• Written task:
Render every line of the entries below as a Markdown table with the columns "No." and "Text", numbering each row. Skip blank lines and leave the pictures out.
────────────────────────────────────────
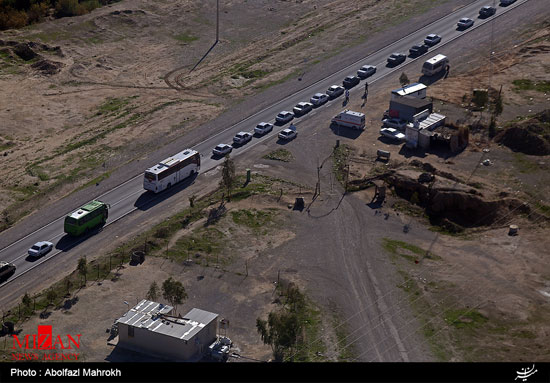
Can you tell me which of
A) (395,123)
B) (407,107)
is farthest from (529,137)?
(395,123)

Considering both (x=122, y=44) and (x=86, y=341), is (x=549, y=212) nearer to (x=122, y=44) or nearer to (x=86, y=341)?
(x=86, y=341)

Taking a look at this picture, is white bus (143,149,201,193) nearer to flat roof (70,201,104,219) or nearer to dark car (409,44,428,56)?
flat roof (70,201,104,219)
────────────────────────────────────────
• Reply:
| No. | Text |
|---|---|
| 1 | Can you tell me which of |
| 2 | A) (395,123) |
| 3 | B) (407,107) |
| 4 | is farthest from (529,137)? |
| 5 | (395,123) |
| 6 | Considering both (x=122, y=44) and (x=86, y=341), is (x=549, y=212) nearer to (x=122, y=44) or nearer to (x=86, y=341)? |
| 7 | (x=86, y=341) |
| 8 | Taking a look at this picture, is white bus (143,149,201,193) nearer to flat roof (70,201,104,219) or nearer to dark car (409,44,428,56)? |
| 9 | flat roof (70,201,104,219) |